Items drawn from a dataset
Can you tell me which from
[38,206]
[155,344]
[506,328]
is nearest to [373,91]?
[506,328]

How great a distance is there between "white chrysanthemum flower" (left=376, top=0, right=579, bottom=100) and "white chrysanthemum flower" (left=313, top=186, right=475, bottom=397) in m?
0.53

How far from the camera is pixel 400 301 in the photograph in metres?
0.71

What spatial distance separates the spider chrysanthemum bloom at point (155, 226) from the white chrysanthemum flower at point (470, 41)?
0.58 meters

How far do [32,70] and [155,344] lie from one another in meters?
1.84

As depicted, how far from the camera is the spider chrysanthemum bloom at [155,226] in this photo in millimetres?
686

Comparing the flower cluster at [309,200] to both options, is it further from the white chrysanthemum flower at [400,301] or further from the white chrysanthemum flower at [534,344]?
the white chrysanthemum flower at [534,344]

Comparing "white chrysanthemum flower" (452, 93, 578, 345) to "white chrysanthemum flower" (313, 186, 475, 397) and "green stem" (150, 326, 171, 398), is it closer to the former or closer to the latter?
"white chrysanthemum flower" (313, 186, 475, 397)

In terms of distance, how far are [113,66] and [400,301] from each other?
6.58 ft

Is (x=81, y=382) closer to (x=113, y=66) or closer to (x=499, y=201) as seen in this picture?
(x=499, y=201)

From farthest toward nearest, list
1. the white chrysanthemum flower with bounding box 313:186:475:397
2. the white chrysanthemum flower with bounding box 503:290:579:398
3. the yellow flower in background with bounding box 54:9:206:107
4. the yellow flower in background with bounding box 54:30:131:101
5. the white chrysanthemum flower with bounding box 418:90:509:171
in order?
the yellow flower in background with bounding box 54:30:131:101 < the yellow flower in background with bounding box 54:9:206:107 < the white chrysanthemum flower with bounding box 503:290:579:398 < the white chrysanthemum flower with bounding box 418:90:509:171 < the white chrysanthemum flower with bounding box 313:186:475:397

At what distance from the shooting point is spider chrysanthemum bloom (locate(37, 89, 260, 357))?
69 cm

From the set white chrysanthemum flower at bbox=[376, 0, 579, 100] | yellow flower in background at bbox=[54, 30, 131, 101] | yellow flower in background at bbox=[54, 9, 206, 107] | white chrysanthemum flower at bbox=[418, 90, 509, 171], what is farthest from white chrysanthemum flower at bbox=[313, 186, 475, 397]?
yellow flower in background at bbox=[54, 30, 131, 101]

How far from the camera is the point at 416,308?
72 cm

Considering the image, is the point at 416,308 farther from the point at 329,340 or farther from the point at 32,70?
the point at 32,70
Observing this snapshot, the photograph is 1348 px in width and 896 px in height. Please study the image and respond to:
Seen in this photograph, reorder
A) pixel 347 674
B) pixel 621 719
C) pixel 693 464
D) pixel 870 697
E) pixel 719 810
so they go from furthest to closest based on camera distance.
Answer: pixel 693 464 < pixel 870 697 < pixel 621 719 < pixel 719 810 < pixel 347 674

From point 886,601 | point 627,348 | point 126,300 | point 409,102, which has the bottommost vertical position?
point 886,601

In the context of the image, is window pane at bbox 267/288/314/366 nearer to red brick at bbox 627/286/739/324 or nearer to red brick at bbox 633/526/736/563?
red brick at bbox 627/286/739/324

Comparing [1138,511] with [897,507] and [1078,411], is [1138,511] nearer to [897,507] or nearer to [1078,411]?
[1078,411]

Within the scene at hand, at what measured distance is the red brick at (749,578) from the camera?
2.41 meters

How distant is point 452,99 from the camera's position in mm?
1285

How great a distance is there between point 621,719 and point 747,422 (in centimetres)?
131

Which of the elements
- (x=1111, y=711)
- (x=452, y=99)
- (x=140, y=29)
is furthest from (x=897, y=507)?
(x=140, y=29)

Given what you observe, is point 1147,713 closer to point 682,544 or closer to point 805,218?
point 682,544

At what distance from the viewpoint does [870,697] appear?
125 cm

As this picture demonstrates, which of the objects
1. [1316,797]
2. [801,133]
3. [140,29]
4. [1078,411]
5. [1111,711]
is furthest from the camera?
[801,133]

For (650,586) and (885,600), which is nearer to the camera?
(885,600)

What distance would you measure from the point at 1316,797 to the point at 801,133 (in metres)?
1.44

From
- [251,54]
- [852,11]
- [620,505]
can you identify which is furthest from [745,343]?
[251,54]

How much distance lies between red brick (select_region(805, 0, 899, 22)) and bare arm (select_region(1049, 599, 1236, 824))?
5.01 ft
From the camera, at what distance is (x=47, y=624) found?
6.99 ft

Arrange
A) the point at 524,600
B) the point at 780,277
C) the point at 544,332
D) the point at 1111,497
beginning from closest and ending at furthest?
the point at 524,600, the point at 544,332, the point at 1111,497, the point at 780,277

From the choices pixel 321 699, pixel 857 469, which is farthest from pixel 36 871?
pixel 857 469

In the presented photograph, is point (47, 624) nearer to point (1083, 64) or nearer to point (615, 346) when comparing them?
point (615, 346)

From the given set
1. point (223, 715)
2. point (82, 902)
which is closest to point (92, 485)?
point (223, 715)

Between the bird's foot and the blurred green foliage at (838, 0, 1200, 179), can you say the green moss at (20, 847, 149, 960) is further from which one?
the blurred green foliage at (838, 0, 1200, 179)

Job: Can you rewrite the listing above with every "spider chrysanthemum bloom" changed to "spider mum blossom" and everything else left the same?

Solved problem:
Can you tell me which from
[38,206]
[155,344]
[506,328]
is nearest to [373,91]?
[506,328]

How great a distance is there between "white chrysanthemum flower" (left=376, top=0, right=579, bottom=100) and "white chrysanthemum flower" (left=313, top=186, right=475, bottom=397) in m?
0.53

How far from the camera is pixel 400 301 in the photograph in metres?
0.71

What spatial distance separates the spider mum blossom at point (155, 226) from the white chrysanthemum flower at point (470, 41)?
0.58 meters

How far do [32,70] and [155,344] lie from one another in meters?
1.84

As depicted, how far from the camera is the spider mum blossom at [155,226] in this photo in millimetres?
686

Comparing the flower cluster at [309,200] to both options, is it further from the white chrysanthemum flower at [400,301] or further from the white chrysanthemum flower at [534,344]?
the white chrysanthemum flower at [534,344]

Comparing "white chrysanthemum flower" (452, 93, 578, 345) to "white chrysanthemum flower" (313, 186, 475, 397) and "green stem" (150, 326, 171, 398), is it closer to the former or closer to the latter?
"white chrysanthemum flower" (313, 186, 475, 397)

In terms of distance, how far are [113,66] and [400,301] from each other?
6.58 ft

Is (x=81, y=382) closer to (x=113, y=66) or closer to (x=499, y=201) as seen in this picture?
(x=499, y=201)

From farthest toward nearest, list
1. the white chrysanthemum flower with bounding box 313:186:475:397
2. the white chrysanthemum flower with bounding box 503:290:579:398
3. the yellow flower in background with bounding box 54:9:206:107
4. the yellow flower in background with bounding box 54:30:131:101
5. the white chrysanthemum flower with bounding box 418:90:509:171
in order?
the yellow flower in background with bounding box 54:30:131:101 < the yellow flower in background with bounding box 54:9:206:107 < the white chrysanthemum flower with bounding box 503:290:579:398 < the white chrysanthemum flower with bounding box 418:90:509:171 < the white chrysanthemum flower with bounding box 313:186:475:397

At what distance from the shooting point is spider mum blossom (locate(37, 89, 260, 357))?
69 cm

From the set white chrysanthemum flower at bbox=[376, 0, 579, 100] | yellow flower in background at bbox=[54, 30, 131, 101] | yellow flower in background at bbox=[54, 9, 206, 107] | white chrysanthemum flower at bbox=[418, 90, 509, 171], what is farthest from white chrysanthemum flower at bbox=[313, 186, 475, 397]?
yellow flower in background at bbox=[54, 30, 131, 101]

How far from the camera is the point at 416,308?
72 cm

Considering the image, is the point at 416,308 farther from the point at 329,340 or farther from the point at 32,70?
the point at 32,70
Observing this snapshot, the photograph is 1348 px in width and 896 px in height. Please study the image and respond to:
Seen in this photograph, reorder
A) pixel 347 674
B) pixel 621 719
C) pixel 693 464
D) pixel 870 697
E) pixel 719 810
so they go from furthest to closest based on camera distance.
Answer: pixel 693 464 < pixel 870 697 < pixel 621 719 < pixel 719 810 < pixel 347 674

From point 886,601 | point 627,348 | point 126,300 | point 409,102, which has the bottommost vertical position?
point 886,601

In the context of the image, is window pane at bbox 267/288/314/366 nearer to red brick at bbox 627/286/739/324 or nearer to red brick at bbox 633/526/736/563?
red brick at bbox 627/286/739/324

Comparing [1138,511] with [897,507] and [1078,411], is [1138,511] nearer to [897,507] or nearer to [1078,411]?
[1078,411]

Within the scene at hand, at what measured distance is the red brick at (749,578) from the camera?
2.41 meters

How distant is point 452,99 from the camera's position in mm?
1285

How great a distance is there between point 621,719 and point 747,422 (in centimetres)?
131

Which of the elements
- (x=1111, y=711)
- (x=452, y=99)
- (x=140, y=29)
is furthest from (x=897, y=507)?
(x=140, y=29)

Given what you observe, is point 1147,713 closer to point 682,544 or closer to point 805,218?
point 682,544

At what distance from the viewpoint does [870,697] appear?
125 cm

As this picture demonstrates, which of the objects
1. [1316,797]
2. [801,133]
3. [140,29]
4. [1078,411]
5. [1111,711]
is furthest from the camera?
[801,133]

For (650,586) and (885,600), which is nearer to the camera?
(885,600)

What distance would you measure from the point at 1316,797 to the point at 801,133 (in metres)?
1.44

From
- [251,54]
- [852,11]
- [620,505]
can you identify which is furthest from [745,343]?
[251,54]

How much distance lies between red brick (select_region(805, 0, 899, 22)) and bare arm (select_region(1049, 599, 1236, 824))?
5.01 ft
From the camera, at what distance is (x=47, y=624) found?
6.99 ft

Arrange
A) the point at 524,600
B) the point at 780,277
C) the point at 544,332
D) the point at 1111,497
beginning from closest and ending at furthest?
the point at 524,600, the point at 544,332, the point at 1111,497, the point at 780,277

From the choices pixel 321 699, pixel 857 469, which is farthest from pixel 36 871?
pixel 857 469

In the presented photograph, is point (47, 624) nearer to point (1083, 64) or nearer to point (615, 346) when comparing them?
point (615, 346)

From the given set
1. point (223, 715)
2. point (82, 902)
which is closest to point (92, 485)?
point (223, 715)

Between the bird's foot and the blurred green foliage at (838, 0, 1200, 179), can you say the green moss at (20, 847, 149, 960) is further from which one?
the blurred green foliage at (838, 0, 1200, 179)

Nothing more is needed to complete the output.